The research used an explanatory research design. The study population constituted of 37 Water Infrastructure Finance professionals drawn from WSTF, KIFFWA, WASREB, The World Bank, AFD, IFC, BFA, AfDB and KfW in Nairobi. The sampling technique used in the study was non-probability sampling using purposive judgmental sampling. Structured open and closed ended questionnaire was used. The data was analysed in SPSS using descriptive statistical techniques and inferential statistics.
The results of descriptive statistics indicated that majority of respondents were of the neutral view that various aspects of fiscal policy constraints affected access to private financing for water infrastructures as shown by an aggregate mean of 3.37. The findings of the study further revealed that majority of respondents agreed on financial sustainability constraints in water project as shown by an aggregate mean of 3.87. Additionally, majority of respondents strongly agreed on various elements of long-term debt financing constraints as shown by aggregate mean of 4.53. The findings of correlation between each of the individual variables and access to private financing revealed a positive and not significant correlation for fiscal policy constraints. A negative and not significant correlation was found on financial sustainability constraints in water projects. The results revealed a strong negative and significant relationship between long-term debt financing constraints and access to private financing for water infrastructure.
The results of regression analysis established that the adjusted R2 was 0.017 for fiscal policy constraints, an indication that it affected 1.7% of the access to private financing for water infrastructure. For financial sustainability constraints in water project the adjusted R2 was 0.070 and indication that it affected 7.0% of the access to private financing for water infrastructure. The adjusted R2 was 0.449 for long-term debt financing constraints, an indication that it affected 44.9% of the access to private financing for water infrastructure.For composite regression model, adjusted R2 was 0.479 which means that included explanatory variables explained only 47.9% of the variations in access to private financing for water infrastructure. The other explanatory variations not in the model explain the remaining 52.1% variations. The results of ANOVA test revealed that linear regression model was of significantly of good fit. The regression also established a positive for fiscal policy and a negative for financial sustainability constraints in water projects which were both found not statistically significant at a significant level of 0.05. However, long-term debt financing constraints had a strong negative which was statistically significant at a significant level of 0.05. The results of Beta coefficient correspond those of Pearson Correlation.

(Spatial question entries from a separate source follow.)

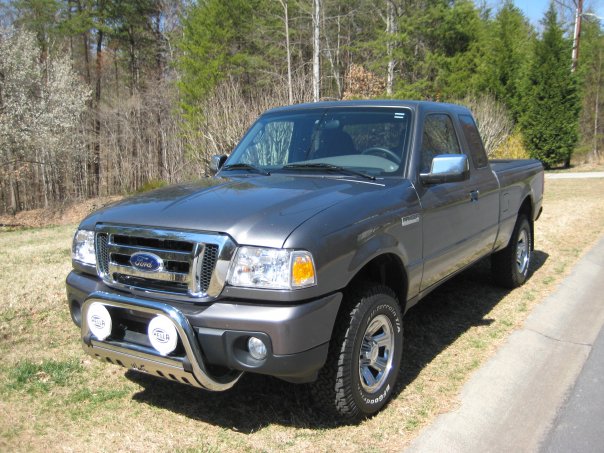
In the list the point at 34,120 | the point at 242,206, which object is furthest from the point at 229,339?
the point at 34,120

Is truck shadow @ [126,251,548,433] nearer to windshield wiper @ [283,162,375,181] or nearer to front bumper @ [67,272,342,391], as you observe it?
front bumper @ [67,272,342,391]

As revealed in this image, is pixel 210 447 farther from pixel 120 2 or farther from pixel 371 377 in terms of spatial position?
pixel 120 2

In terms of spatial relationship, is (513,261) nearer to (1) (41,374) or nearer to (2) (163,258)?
(2) (163,258)

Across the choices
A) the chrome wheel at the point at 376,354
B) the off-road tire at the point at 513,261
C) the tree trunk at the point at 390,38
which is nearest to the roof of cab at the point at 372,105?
the chrome wheel at the point at 376,354

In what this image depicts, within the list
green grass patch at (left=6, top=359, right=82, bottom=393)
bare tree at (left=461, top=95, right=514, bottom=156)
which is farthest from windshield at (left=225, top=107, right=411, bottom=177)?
bare tree at (left=461, top=95, right=514, bottom=156)

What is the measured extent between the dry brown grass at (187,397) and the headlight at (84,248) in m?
0.96

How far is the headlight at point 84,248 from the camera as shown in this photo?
343cm

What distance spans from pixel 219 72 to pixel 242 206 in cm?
2891

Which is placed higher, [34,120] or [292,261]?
[34,120]

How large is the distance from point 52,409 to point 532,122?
2677 cm

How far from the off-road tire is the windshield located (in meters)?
2.69

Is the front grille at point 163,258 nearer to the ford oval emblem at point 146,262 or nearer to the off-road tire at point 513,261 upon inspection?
the ford oval emblem at point 146,262

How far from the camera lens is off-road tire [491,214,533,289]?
6211mm

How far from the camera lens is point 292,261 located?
281 cm
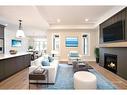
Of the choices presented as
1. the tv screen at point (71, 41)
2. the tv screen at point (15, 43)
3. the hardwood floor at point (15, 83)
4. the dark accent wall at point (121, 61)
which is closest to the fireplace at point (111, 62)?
the dark accent wall at point (121, 61)

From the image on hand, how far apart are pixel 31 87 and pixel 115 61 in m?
3.88

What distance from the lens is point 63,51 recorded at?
39.0 feet

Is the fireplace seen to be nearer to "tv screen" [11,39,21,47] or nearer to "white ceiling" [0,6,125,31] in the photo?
"white ceiling" [0,6,125,31]

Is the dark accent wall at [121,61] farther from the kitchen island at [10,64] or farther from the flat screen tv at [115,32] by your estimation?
the kitchen island at [10,64]

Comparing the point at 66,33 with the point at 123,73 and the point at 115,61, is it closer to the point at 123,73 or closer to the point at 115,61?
the point at 115,61

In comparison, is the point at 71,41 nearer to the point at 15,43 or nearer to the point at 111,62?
the point at 15,43

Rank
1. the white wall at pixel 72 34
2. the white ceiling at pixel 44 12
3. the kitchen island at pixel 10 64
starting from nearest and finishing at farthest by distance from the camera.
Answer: the white ceiling at pixel 44 12 → the kitchen island at pixel 10 64 → the white wall at pixel 72 34

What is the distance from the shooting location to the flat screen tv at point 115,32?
570cm

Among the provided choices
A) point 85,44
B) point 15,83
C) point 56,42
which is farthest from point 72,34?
point 15,83

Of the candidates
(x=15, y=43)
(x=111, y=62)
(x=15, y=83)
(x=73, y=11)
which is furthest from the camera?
(x=15, y=43)

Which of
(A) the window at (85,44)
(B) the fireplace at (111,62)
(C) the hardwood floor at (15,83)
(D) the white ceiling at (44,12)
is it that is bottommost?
(C) the hardwood floor at (15,83)

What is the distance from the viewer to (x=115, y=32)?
21.0ft

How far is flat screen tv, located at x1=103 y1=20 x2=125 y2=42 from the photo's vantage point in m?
5.70
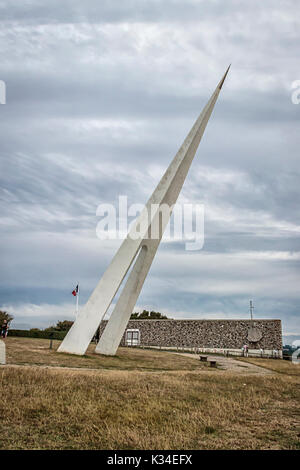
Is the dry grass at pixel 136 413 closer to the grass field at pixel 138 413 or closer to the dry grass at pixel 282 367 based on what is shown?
the grass field at pixel 138 413

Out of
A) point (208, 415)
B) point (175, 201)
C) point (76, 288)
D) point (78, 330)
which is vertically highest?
point (175, 201)

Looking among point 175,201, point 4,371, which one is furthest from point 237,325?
point 4,371

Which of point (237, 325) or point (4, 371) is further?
point (237, 325)

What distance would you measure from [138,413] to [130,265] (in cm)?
883

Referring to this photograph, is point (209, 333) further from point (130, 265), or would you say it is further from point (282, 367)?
point (130, 265)

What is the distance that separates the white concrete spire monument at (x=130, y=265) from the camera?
1458 centimetres

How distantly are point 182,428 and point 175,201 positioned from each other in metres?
12.8

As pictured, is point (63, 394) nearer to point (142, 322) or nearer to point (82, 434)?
point (82, 434)

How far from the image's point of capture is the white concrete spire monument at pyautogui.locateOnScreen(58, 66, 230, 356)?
14.6 m

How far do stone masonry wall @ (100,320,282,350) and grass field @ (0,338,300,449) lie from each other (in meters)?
23.2

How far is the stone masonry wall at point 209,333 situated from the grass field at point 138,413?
2316 centimetres
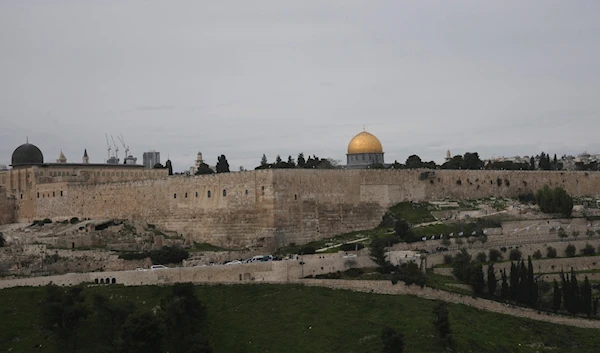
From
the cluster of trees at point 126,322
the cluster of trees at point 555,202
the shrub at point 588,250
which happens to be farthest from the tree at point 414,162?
the cluster of trees at point 126,322

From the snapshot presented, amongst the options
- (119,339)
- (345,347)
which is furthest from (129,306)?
(345,347)

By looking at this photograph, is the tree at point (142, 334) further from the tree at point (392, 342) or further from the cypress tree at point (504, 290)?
the cypress tree at point (504, 290)

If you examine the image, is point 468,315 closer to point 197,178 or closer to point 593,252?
point 593,252

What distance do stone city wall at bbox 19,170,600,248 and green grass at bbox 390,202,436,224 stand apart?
1.78 ft

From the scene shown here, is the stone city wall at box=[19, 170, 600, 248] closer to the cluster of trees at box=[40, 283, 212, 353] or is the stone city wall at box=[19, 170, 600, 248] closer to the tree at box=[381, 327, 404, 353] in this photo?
the cluster of trees at box=[40, 283, 212, 353]

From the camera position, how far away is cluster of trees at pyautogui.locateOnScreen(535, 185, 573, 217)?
199ft

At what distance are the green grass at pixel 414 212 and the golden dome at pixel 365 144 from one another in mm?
13933

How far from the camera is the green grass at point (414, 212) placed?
189 ft

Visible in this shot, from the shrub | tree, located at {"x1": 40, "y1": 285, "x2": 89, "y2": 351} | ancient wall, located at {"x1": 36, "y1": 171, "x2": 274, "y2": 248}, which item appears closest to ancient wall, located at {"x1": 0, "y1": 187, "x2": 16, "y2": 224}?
ancient wall, located at {"x1": 36, "y1": 171, "x2": 274, "y2": 248}

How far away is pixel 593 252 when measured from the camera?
5303 centimetres

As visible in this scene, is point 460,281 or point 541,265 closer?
point 460,281

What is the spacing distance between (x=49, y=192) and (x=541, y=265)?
1496 inches

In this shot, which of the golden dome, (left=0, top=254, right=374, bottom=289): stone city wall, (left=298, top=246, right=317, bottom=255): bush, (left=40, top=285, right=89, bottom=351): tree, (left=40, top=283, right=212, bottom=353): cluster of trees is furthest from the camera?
the golden dome

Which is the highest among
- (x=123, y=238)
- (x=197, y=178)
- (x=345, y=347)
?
(x=197, y=178)
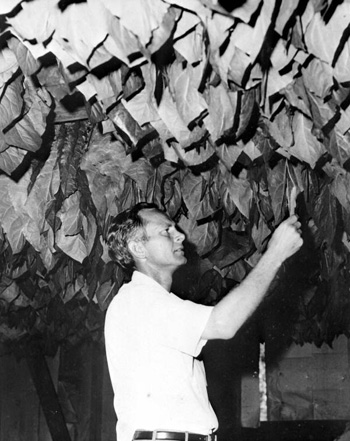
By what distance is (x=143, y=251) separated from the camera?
262cm

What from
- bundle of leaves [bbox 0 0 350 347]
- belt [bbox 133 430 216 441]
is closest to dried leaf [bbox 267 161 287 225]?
bundle of leaves [bbox 0 0 350 347]

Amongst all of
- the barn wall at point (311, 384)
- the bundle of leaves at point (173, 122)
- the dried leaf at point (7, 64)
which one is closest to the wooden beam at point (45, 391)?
the barn wall at point (311, 384)

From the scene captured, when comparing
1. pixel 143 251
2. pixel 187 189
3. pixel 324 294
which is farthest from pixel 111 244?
pixel 324 294

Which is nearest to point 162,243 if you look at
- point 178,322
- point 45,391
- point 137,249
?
point 137,249

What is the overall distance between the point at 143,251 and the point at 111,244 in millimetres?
183

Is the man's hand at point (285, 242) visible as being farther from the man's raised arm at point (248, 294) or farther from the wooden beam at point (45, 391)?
the wooden beam at point (45, 391)

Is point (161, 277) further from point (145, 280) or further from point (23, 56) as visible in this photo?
point (23, 56)

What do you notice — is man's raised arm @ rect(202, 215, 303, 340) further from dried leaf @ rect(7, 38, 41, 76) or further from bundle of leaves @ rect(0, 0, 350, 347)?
dried leaf @ rect(7, 38, 41, 76)

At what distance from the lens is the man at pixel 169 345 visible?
2240mm

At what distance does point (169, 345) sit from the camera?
2.31 meters

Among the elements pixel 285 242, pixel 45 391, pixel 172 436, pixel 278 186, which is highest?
pixel 285 242

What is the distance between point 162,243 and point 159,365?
480mm

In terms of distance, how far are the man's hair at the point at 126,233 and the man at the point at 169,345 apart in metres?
0.25

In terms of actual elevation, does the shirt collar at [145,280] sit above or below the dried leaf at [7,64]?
below
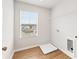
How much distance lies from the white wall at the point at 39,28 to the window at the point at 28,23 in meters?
0.20

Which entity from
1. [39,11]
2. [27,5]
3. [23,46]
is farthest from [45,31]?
[27,5]

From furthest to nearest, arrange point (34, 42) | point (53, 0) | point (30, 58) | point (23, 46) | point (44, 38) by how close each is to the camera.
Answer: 1. point (44, 38)
2. point (34, 42)
3. point (23, 46)
4. point (53, 0)
5. point (30, 58)

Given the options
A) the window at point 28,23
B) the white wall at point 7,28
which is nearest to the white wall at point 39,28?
the window at point 28,23

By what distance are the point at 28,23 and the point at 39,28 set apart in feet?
2.57

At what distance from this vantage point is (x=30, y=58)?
2.39 m

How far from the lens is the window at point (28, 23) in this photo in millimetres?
3254

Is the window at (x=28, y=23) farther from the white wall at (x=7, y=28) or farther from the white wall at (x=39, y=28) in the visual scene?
the white wall at (x=7, y=28)

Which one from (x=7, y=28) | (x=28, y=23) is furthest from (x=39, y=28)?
(x=7, y=28)

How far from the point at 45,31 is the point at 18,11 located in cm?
208

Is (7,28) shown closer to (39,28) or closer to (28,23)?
(28,23)

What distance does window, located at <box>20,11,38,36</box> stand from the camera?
3254 mm

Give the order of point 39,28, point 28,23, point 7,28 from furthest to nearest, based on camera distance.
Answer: point 39,28 < point 28,23 < point 7,28

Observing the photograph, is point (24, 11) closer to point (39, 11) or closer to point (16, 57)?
point (39, 11)

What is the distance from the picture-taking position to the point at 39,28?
3.80 meters
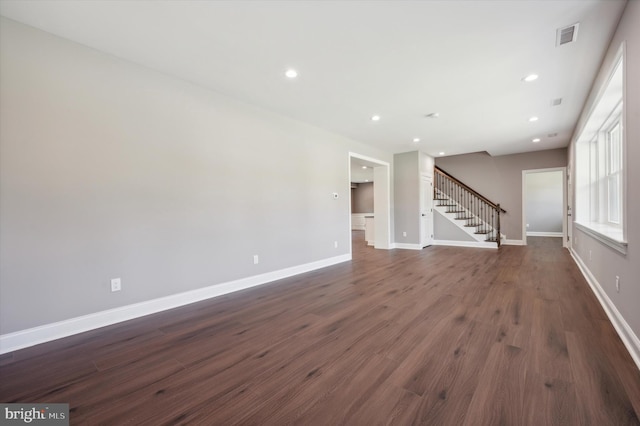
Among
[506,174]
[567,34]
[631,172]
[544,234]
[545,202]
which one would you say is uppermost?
[567,34]

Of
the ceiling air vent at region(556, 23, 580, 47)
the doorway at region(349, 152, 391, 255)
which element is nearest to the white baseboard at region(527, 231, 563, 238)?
the doorway at region(349, 152, 391, 255)

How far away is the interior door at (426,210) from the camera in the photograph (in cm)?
731

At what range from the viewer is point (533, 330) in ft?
7.59

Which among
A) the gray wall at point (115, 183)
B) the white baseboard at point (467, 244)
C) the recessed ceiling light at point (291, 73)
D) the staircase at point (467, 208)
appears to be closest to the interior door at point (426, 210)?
the white baseboard at point (467, 244)

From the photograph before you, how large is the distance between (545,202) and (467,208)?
11.5ft

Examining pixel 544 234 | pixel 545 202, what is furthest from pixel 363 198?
pixel 544 234

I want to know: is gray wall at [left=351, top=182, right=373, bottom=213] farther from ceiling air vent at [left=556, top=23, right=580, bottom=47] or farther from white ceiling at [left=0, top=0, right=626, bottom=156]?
ceiling air vent at [left=556, top=23, right=580, bottom=47]

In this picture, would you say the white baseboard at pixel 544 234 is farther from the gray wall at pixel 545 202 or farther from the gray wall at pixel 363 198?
the gray wall at pixel 363 198

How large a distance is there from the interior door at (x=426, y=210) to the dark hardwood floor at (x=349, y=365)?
4141 mm

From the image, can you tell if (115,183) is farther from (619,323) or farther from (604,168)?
(604,168)

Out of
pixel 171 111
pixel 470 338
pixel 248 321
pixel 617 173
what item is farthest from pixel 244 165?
pixel 617 173

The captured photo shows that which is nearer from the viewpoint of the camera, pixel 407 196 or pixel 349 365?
pixel 349 365

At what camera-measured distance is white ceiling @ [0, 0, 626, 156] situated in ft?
6.88

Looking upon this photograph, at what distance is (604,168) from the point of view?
4.16 meters
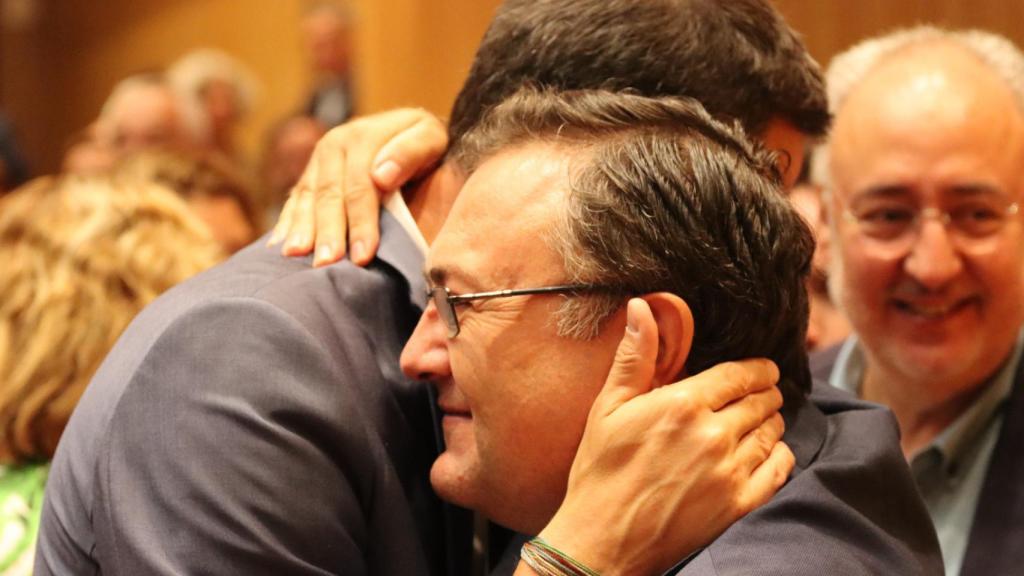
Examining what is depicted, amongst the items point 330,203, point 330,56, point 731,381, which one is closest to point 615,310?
point 731,381

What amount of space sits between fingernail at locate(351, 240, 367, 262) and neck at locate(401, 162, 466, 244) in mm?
132

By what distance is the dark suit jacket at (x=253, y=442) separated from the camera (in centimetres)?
141

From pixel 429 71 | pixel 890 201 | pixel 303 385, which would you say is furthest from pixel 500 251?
pixel 429 71

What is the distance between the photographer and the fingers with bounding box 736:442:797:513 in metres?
1.40

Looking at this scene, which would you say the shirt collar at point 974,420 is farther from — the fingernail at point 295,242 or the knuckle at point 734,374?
the fingernail at point 295,242

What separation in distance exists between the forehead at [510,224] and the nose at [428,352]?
76 mm

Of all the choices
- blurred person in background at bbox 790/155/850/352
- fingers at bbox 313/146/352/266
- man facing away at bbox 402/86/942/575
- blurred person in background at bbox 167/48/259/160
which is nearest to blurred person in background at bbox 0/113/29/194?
blurred person in background at bbox 167/48/259/160

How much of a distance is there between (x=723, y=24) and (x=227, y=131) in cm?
542

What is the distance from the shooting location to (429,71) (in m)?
6.38

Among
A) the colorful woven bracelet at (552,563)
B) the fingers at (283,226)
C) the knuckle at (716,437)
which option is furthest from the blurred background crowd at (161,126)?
the colorful woven bracelet at (552,563)

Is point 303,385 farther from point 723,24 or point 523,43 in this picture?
point 723,24

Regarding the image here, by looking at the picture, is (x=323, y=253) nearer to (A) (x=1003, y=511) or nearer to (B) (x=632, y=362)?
(B) (x=632, y=362)

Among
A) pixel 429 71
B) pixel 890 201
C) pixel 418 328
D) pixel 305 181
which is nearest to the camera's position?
pixel 418 328

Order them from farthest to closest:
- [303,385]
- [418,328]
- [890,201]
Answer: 1. [890,201]
2. [418,328]
3. [303,385]
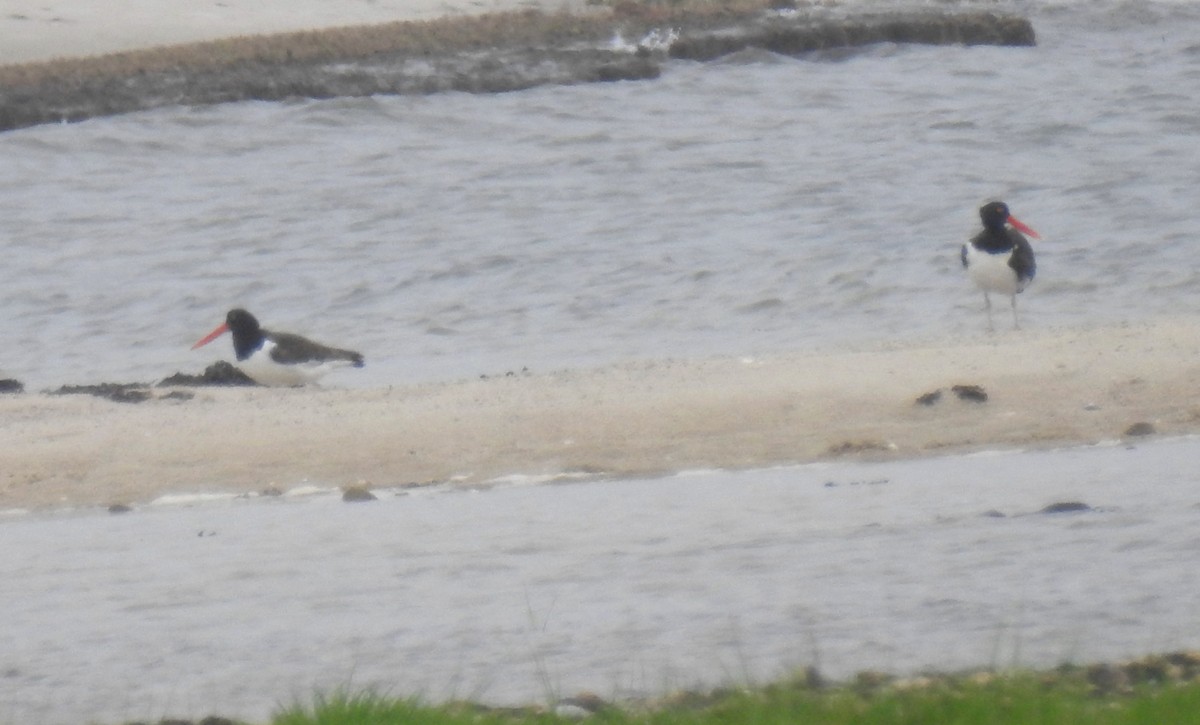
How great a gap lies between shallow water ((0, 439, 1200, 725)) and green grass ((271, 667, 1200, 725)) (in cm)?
30

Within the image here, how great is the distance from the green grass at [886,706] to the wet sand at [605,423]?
4497 millimetres

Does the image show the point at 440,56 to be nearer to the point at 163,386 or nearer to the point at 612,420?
the point at 163,386

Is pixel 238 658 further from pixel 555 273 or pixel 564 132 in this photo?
pixel 564 132

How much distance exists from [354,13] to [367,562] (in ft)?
111

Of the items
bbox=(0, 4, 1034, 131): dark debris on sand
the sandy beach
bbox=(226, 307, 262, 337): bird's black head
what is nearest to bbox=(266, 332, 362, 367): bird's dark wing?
the sandy beach

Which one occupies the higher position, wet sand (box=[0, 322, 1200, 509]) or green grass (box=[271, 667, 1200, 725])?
green grass (box=[271, 667, 1200, 725])

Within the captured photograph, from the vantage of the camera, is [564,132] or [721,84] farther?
[721,84]

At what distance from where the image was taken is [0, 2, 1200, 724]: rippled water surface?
577cm

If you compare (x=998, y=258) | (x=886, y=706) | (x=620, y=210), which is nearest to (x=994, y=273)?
(x=998, y=258)

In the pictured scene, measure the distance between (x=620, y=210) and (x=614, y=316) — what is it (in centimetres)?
587

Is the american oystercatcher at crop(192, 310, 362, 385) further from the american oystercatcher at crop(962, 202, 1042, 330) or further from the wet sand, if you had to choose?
Answer: the american oystercatcher at crop(962, 202, 1042, 330)

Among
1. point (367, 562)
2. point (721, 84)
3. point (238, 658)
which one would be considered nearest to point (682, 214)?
point (721, 84)

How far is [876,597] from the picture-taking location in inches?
240

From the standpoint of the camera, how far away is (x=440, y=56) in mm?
29047
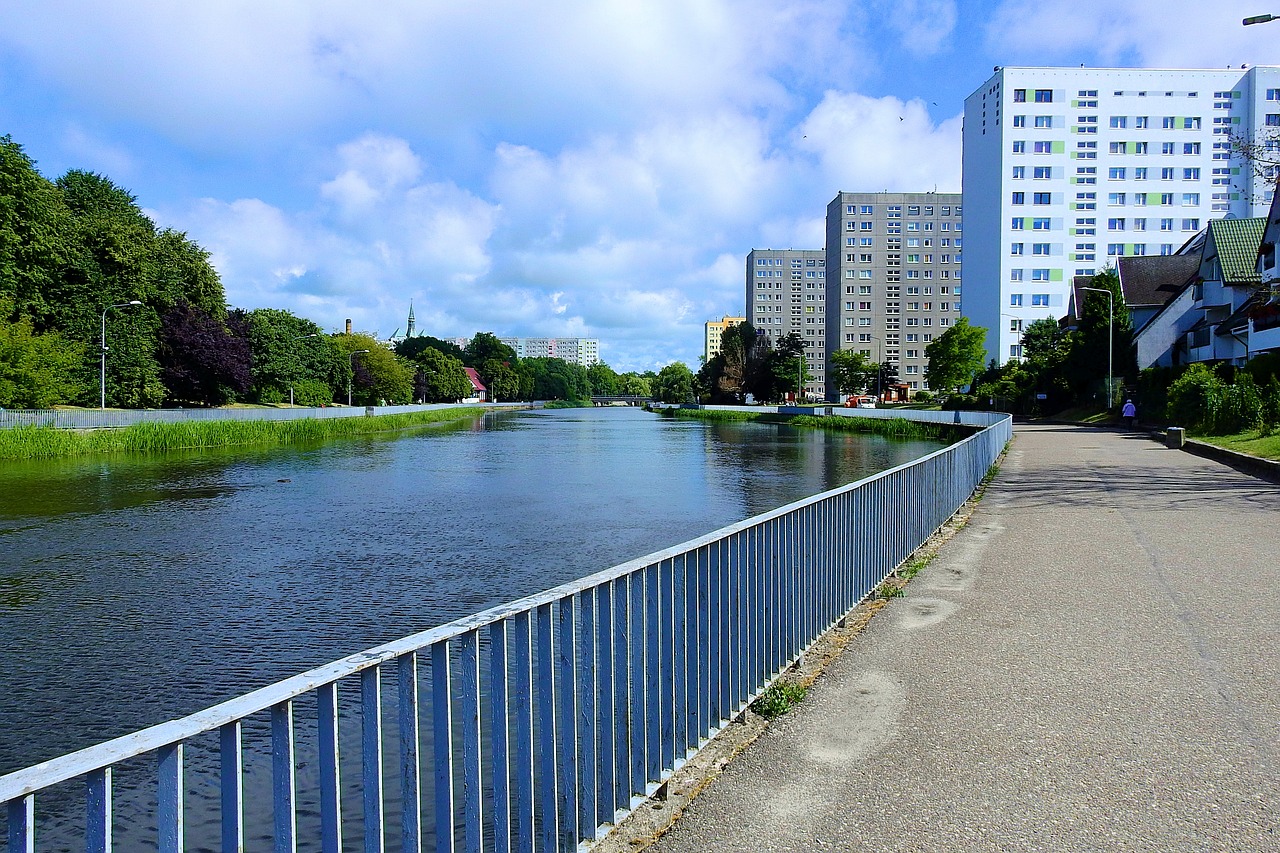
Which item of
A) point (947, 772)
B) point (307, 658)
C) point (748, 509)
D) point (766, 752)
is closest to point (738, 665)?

In the light of aforementioned, the study recommends introduction of government fiscal policies on tax exemption in water projects financed through private capital to attract more private investment in water sector. The water utilities and government agencies should work towards enhancing sustainability in water projects through investment in technologies that reduce non-revenue water (NRW), detection of nonpayment of water bills and illegal connections in water projects. This will improve the cost recovery in water projects and boost investor confidence. The financial institutions (The World Bank, IFC, AfDB, KfW, commercial banks etc.) should develop innovative long-term debt financial products that match large capital requirements with long payback periods involved in water infrastructures.